Requirements:
Rewrite the data from the line with "Within the photograph" up to and including the line with "1034 inches", changing "boat wake" to "boat's wake" and keeping all else the same. Leave the pictures out of your answer.

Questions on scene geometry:
········

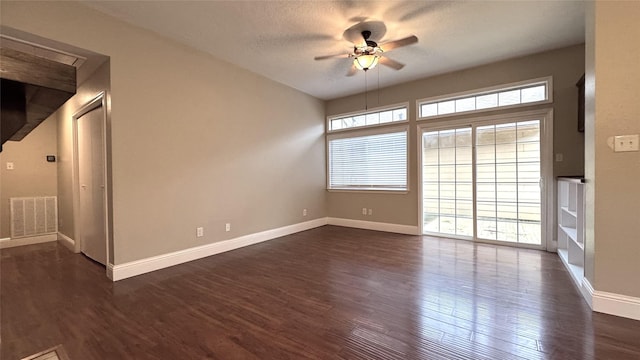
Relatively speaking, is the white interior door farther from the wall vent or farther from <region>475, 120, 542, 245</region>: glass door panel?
<region>475, 120, 542, 245</region>: glass door panel

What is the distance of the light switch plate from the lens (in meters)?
2.10

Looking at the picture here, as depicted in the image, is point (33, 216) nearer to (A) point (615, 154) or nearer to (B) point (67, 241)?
(B) point (67, 241)

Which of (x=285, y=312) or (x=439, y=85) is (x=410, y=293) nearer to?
(x=285, y=312)

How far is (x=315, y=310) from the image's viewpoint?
232cm

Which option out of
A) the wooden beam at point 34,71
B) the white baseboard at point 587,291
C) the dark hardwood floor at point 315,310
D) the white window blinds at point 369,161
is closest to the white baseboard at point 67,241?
the dark hardwood floor at point 315,310

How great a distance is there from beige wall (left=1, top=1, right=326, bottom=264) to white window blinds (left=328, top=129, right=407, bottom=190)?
1344mm

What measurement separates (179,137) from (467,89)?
4.59 m

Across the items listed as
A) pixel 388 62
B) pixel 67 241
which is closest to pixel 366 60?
pixel 388 62

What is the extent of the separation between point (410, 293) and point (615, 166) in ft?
6.56

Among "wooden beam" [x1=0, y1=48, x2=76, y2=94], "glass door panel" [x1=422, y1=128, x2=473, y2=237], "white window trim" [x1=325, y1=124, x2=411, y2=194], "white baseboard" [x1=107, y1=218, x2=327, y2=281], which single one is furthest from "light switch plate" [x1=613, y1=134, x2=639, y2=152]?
"white baseboard" [x1=107, y1=218, x2=327, y2=281]

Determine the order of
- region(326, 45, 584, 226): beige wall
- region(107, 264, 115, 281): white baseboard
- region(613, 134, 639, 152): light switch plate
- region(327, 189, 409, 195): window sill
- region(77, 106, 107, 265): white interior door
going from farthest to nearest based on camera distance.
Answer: region(327, 189, 409, 195): window sill
region(326, 45, 584, 226): beige wall
region(77, 106, 107, 265): white interior door
region(107, 264, 115, 281): white baseboard
region(613, 134, 639, 152): light switch plate

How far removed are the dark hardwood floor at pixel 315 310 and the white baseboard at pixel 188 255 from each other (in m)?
0.12

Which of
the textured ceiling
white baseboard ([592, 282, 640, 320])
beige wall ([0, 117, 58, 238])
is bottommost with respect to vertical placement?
white baseboard ([592, 282, 640, 320])

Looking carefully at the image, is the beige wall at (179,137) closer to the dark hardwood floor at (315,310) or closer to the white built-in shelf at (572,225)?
the dark hardwood floor at (315,310)
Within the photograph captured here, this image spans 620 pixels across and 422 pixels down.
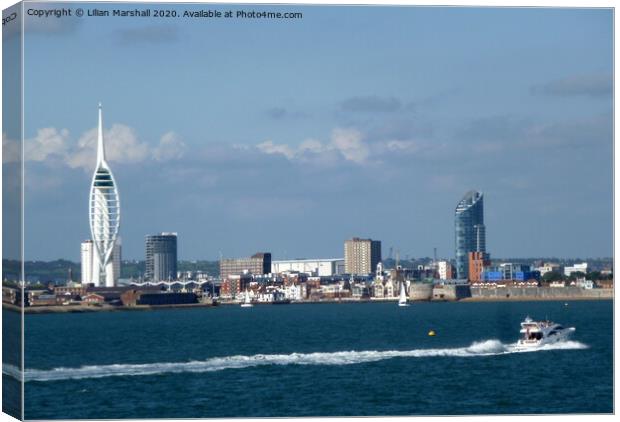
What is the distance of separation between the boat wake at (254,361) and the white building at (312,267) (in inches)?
130

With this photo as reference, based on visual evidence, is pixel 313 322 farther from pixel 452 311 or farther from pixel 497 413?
pixel 497 413

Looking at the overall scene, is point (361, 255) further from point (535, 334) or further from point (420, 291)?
point (420, 291)

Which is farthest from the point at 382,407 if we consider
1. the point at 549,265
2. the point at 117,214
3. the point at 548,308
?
the point at 548,308

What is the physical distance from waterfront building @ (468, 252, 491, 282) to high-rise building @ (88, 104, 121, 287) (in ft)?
30.0

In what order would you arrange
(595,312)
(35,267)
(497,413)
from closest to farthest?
(497,413) < (35,267) < (595,312)

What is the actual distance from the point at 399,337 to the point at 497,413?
13.3m

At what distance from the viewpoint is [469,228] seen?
33906 millimetres

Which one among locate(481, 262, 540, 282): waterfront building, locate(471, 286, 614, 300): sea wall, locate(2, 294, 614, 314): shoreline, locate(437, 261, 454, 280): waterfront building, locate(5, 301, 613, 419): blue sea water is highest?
locate(437, 261, 454, 280): waterfront building

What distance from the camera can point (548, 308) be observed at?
1523 inches

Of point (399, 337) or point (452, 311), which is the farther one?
point (452, 311)

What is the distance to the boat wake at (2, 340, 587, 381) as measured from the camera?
1034 inches

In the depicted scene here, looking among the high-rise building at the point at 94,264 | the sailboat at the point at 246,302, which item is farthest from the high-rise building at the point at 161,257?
the sailboat at the point at 246,302

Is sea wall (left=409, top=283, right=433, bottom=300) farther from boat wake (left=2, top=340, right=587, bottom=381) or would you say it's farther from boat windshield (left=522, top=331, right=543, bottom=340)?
boat wake (left=2, top=340, right=587, bottom=381)

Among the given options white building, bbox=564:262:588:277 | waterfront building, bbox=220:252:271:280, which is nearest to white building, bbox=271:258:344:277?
waterfront building, bbox=220:252:271:280
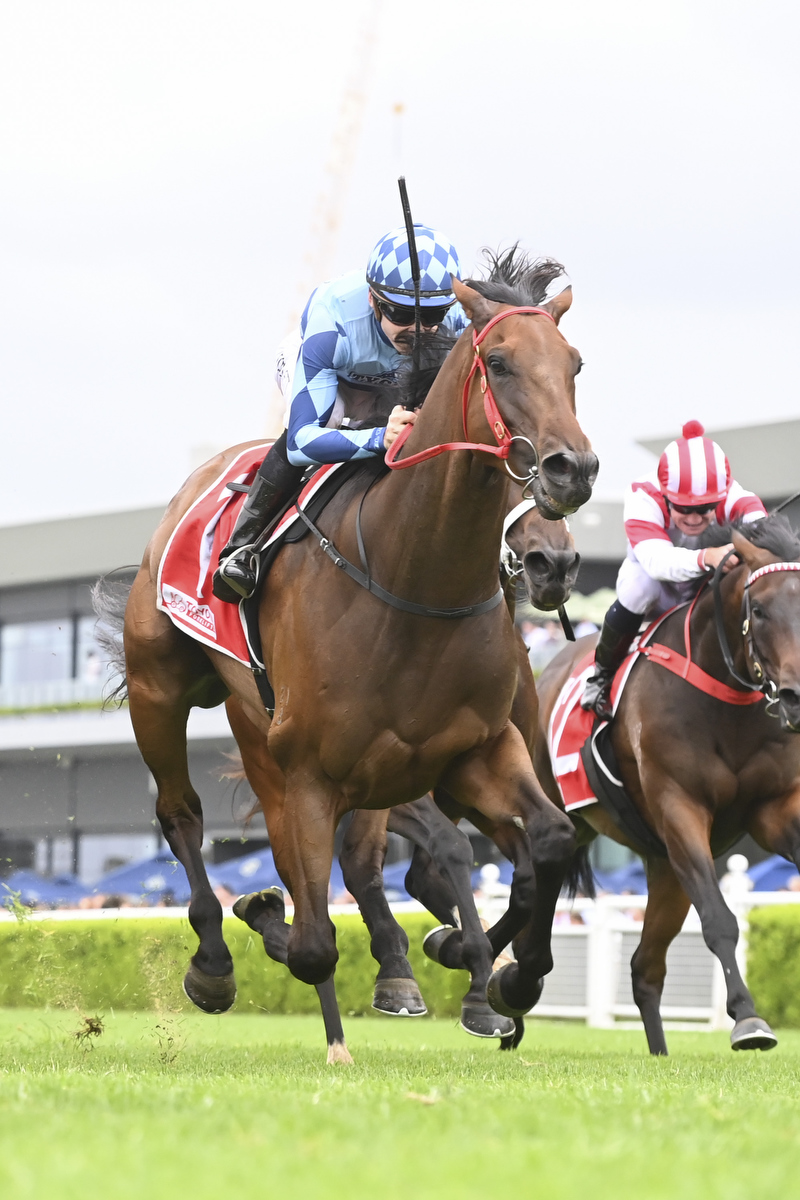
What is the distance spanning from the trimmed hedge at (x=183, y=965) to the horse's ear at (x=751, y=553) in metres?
6.61

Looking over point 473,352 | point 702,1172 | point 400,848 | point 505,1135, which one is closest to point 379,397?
point 473,352

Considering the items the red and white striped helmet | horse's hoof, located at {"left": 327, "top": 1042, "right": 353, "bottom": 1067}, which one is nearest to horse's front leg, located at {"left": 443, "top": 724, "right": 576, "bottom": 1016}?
horse's hoof, located at {"left": 327, "top": 1042, "right": 353, "bottom": 1067}

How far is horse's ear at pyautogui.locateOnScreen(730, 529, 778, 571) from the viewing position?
646 centimetres

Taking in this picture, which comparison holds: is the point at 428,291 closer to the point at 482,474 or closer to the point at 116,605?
the point at 482,474

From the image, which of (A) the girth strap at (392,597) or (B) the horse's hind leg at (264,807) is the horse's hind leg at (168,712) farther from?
(A) the girth strap at (392,597)

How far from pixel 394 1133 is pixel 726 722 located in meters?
4.11

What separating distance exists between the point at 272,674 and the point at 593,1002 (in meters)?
7.87

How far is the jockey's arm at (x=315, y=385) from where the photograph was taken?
528cm

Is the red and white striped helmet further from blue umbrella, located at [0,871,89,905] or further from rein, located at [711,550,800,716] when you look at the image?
blue umbrella, located at [0,871,89,905]

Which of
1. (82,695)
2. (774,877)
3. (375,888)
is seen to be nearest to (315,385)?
(375,888)

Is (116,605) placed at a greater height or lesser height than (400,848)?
greater

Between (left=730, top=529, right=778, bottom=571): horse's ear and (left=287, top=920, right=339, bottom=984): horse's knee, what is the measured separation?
2460 millimetres

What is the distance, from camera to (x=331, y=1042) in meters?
5.77

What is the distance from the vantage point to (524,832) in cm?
504
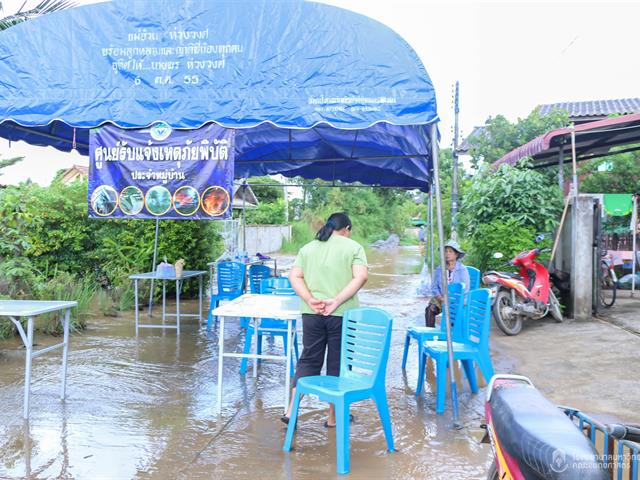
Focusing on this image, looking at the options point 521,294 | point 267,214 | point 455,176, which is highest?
point 455,176

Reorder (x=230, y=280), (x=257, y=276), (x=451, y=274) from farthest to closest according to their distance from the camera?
(x=257, y=276), (x=230, y=280), (x=451, y=274)

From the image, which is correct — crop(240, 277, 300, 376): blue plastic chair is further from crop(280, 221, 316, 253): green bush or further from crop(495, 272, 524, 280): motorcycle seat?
crop(280, 221, 316, 253): green bush

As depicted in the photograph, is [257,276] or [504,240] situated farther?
[504,240]

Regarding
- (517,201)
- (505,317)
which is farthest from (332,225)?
(517,201)

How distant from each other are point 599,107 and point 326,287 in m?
18.1

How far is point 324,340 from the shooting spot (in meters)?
4.17

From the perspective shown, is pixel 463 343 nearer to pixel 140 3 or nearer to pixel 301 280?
pixel 301 280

········

Task output:
Within the photograph captured here, this image spans 620 pixels across and 422 pixels down.
What is the distance of separation between the boat's wake at (254,361) and the white building at (312,267) (in inches)?
130

With this photo as reference, based on visual evidence, is pixel 313 322 farther from pixel 452 311 or farther from pixel 497 413?
pixel 497 413

Looking at the overall scene, is point (361, 255) further from point (535, 334) or further from point (420, 291)?
point (420, 291)

Which is farthest from the point at 382,407 if we consider
1. the point at 549,265
2. the point at 117,214
3. the point at 548,308
?
the point at 548,308

What is the physical distance from waterfront building @ (468, 252, 491, 282) to high-rise building @ (88, 104, 121, 287) (in ft)?
30.0

In what order would you arrange
(595,312)
(35,267)
(497,413)
from closest to farthest?
(497,413) < (35,267) < (595,312)

What is the actual distance from the point at 399,337 to the point at 497,413?
13.3m

At what distance from the viewpoint is [469,228] seen?
33906 millimetres

Which one among locate(481, 262, 540, 282): waterfront building, locate(471, 286, 614, 300): sea wall, locate(2, 294, 614, 314): shoreline, locate(437, 261, 454, 280): waterfront building, locate(5, 301, 613, 419): blue sea water is highest?
locate(437, 261, 454, 280): waterfront building

What distance from the camera can point (548, 308) be observed at?
1523 inches

Of point (399, 337) or point (452, 311), which is the farther one?
point (452, 311)

What is the distance to the boat's wake at (2, 340, 587, 381) as measured from the camera?
1034 inches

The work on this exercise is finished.